The Altamont Pass -- good for renewable energy, bad for birds; an interview with Tai Moses, author of Zooburbia; Martina Castro learns to appreciate the city pigeon; Caroline Hickson's Candlestick Park memory; and local band Old Owl.
If you remember the early 1970s, you remember the long gas lines during the Middle East oil embargo. The crisis was a sharp reminder of U.S. dependency on foreign oil. Soon after, the government began investing in alternative energy.
California entrepreneurs saw potential in the gusty winds that blew out at the Altamont Pass, between the Central Valley and Bay Area. By the mid-’80s, the Altamont was the country’s biggest wind farm. To many, the turbines were more than a new technology. They were symbols of hope, a sign of progress and a world that no longer relied on fossil fuels.
More than 80 percent of Americans live in cities and suburbs, but that does not mean they have to be cut off from nature -- according to author Tai Moses. Her new book, Zooburbia, is a call for people to live alongside their furry and winged friends. KALW’s Holly Kernan spoke with Moses about a new trend to grow urban gardens that sustain wildlife.
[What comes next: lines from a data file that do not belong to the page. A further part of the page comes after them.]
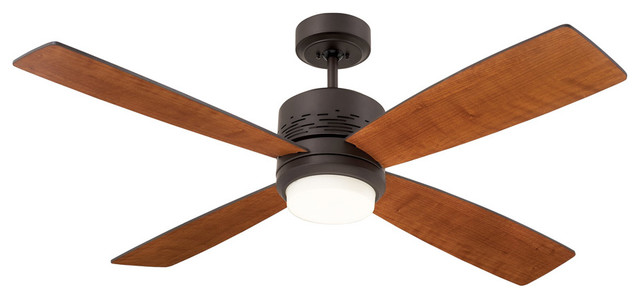 Highrise Indoor Ceiling Fans, Oil Rubbed Bronze.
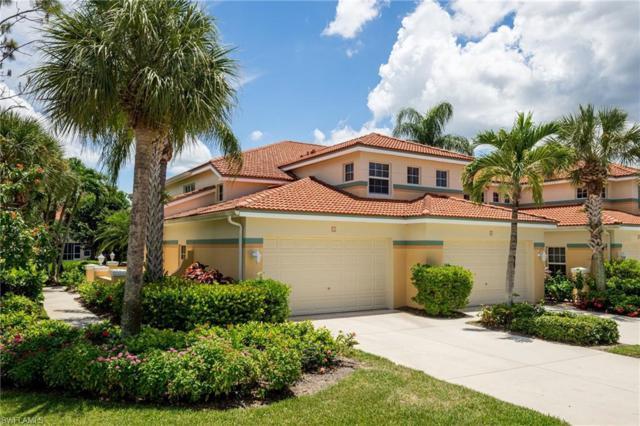 23820 San Marino Rd #101, ESTERO, FL 34135 (MLS #219051702) :: Palm Paradise Real Estate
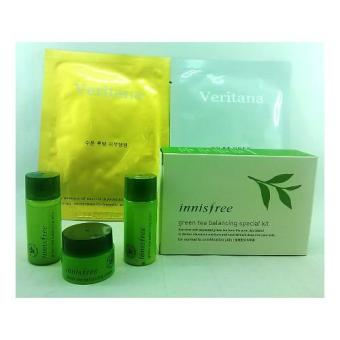 Korean Cosmetics Innisfree Green Tea Balancing Special Kit with Free Mask Pack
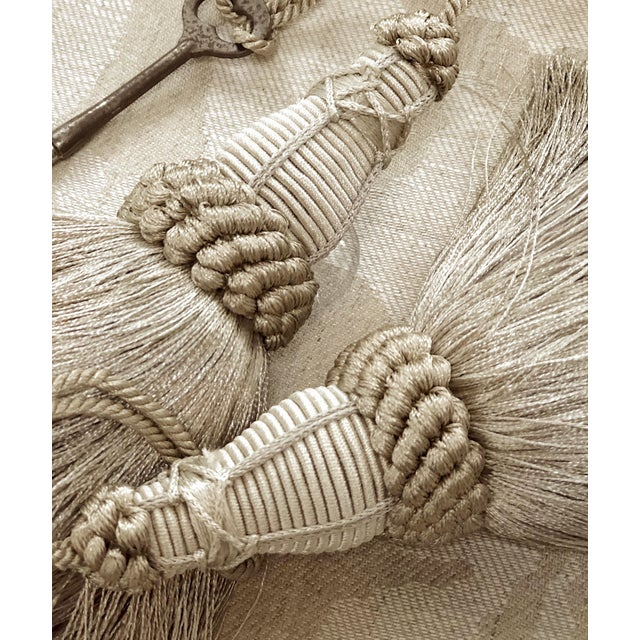 Pair of Key Tassels in Pewter With Looped Ruche Trim For Sale - Image 10 of 11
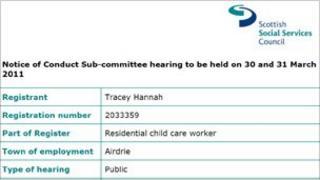 Scottish Social Services Council website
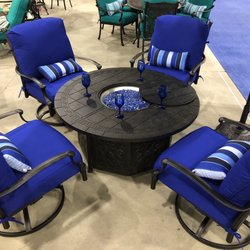 Patio Furniture Liquidators   25 Photos   Outdoor Furniture ...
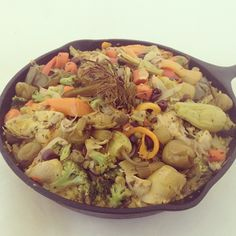 Today's awesome lunch: vegan paella! - @vegnews | Webstagram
So what? I’m a little obsessed with pigeons. I’m not sure when it started exactly, but at some point I realized I couldn’t keep my eyes off of them.
I take photos of them whenever I get the chance: making patterns in the sky as they play in the wind; huddling on telephone lines; bathing in the dirty water that pools on the side of the road. I think it’s fascinating to see how they survive alongside us, in all of our filthy urban glory.